On Thu, Apr 22, 2021 at 05:42:28PM +0100, Mark Rutland wrote:
On Thu, Apr 22, 2021 at 05:07:53PM +0100, Will Deacon wrote:
> On Wed, Apr 21, 2021 at 06:10:05PM +0100, Mark Rutland wrote:
> > On Mon, Apr 19, 2021 at 01:19:33PM +0100, Will Deacon wrote:
> > > On Fri, Apr 16, 2021 at 02:34:41PM +0100, Mark Rutland wrote:
> > > > I think this is a problem we created for ourselves back in commit:
> > > >
> > > > 15956689a0e60aa0 ("arm64: compat: Ensure upper 32 bits of x0
are zero on syscall return)
> > > >
> > > > AFAICT, the perf regs samples are the only place this matters, since
for
> > > > ptrace the compat regs are implicitly truncated to compat_ulong_t,
and
> > > > audit expects the non-truncated return value. Other architectures
don't
> > > > truncate here, so I think we're setting ourselves up for a game
of
> > > > whack-a-mole to truncate and extend wherever we need to.
> > > >
> > > > Given that, I suspect it'd be better to do something like the
below.
> > > >
> > > > Will, thoughts?
> > >
> > > I think perf is one example, but this is also visible to userspace via
the
> > > native ptrace interface and I distinctly remember needing this for some
> > > versions of arm64 strace to work correctly when tracing compat tasks.
> >
> > FWIW, you've convinced me on your approach (more on that below), but
> > when I went digging here this didn't seem to be exposed via ptrace --
> > for any task tracing a compat task, the GPRs are exposed via
> > compat_gpr_{get,set}(), which always truncate to compat_ulong_t, giving
> > the lower 32 bits. See task_user_regset_view() for where we get the
> > regset.
> >
> > Am I missing something, or are you thinking of another issue you fixed
> > at the same time?
>
> I think it may depend on whether strace pokes at the GPRs or instead issues
> a PTRACE_GET_SYSCALL_INFO request but I've forgotten the details,
> unfortunately. I do remember seeing an issue though, and it was only last
> year.
Ah; I hadn't spotted PTRACE_GET_SYSCALL_INFO, thanks for the pointer.

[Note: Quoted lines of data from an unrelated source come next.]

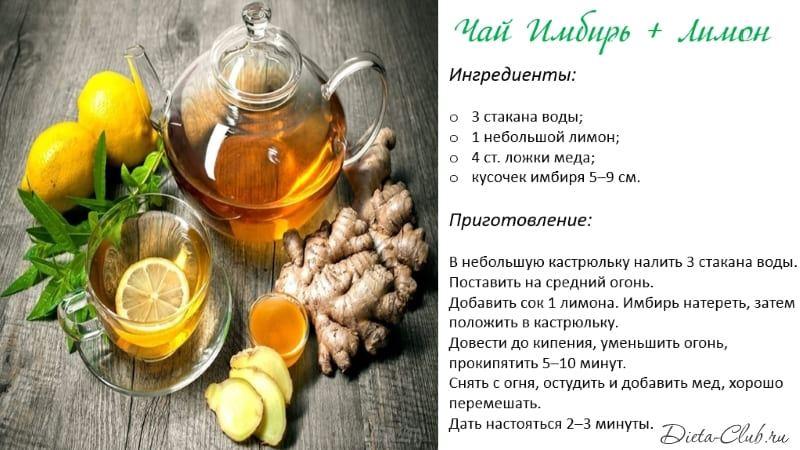 Рецепт чая имбирь и лимон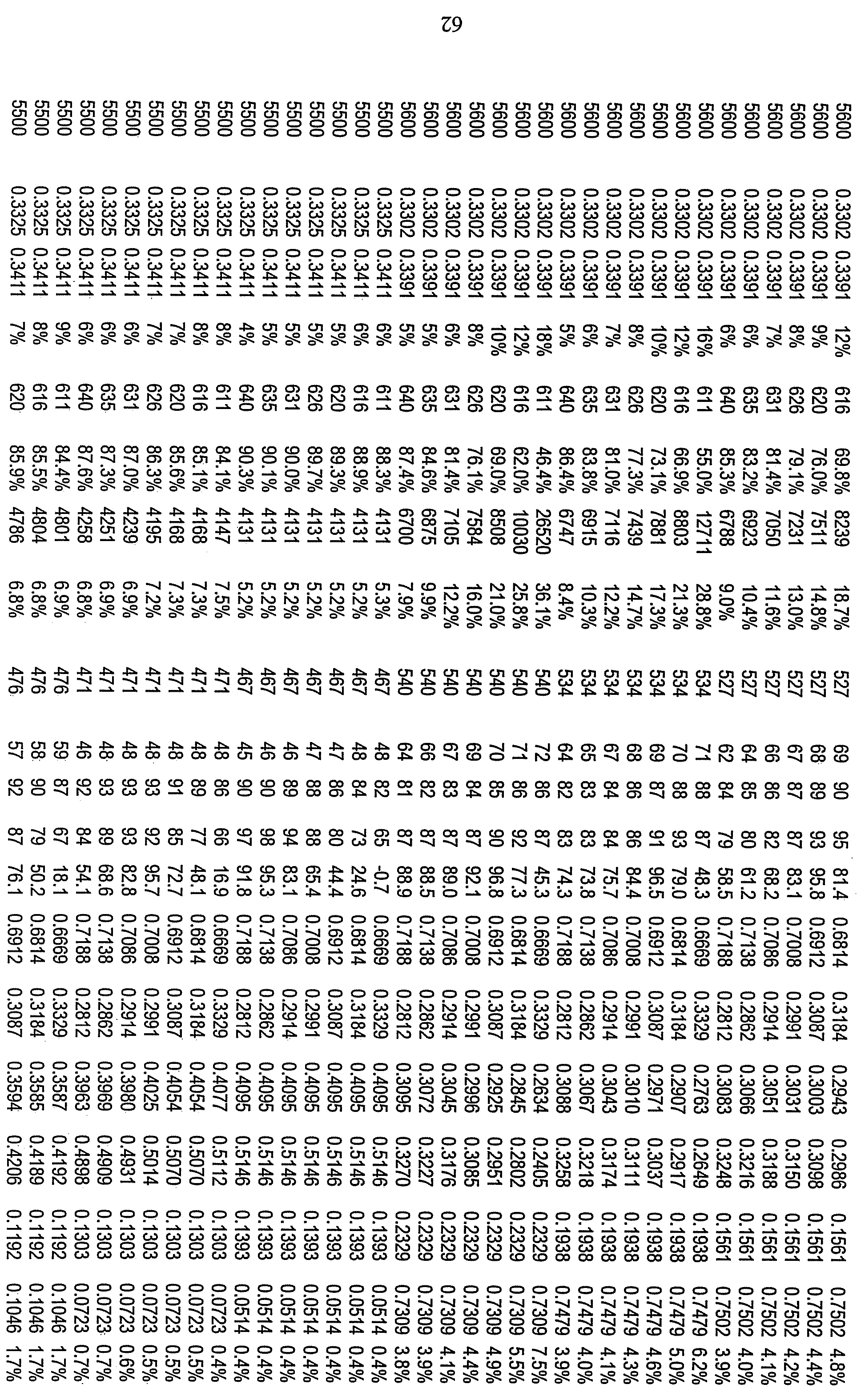 Figure 112010029469117-pct00028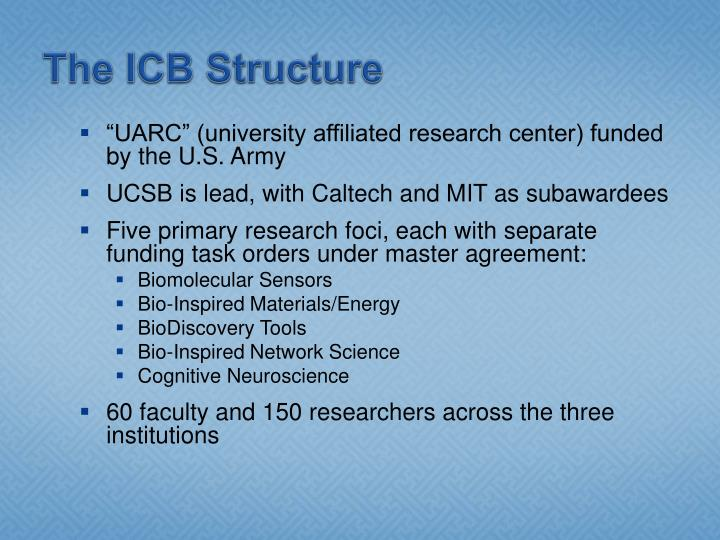 The ICB Structure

I
see that gets at the regs via syscall_get_arguments(), which doesn't
truncate them.
That makes me wonder whether x86 and others do the right thing here...
Yes, some architectures had to be fixed, but they mostly do the right
thing nowadays.
Feel free to use tools/testing/selftests/ptrace/get_syscall_info.c for
testing, or indeed use strace test suite.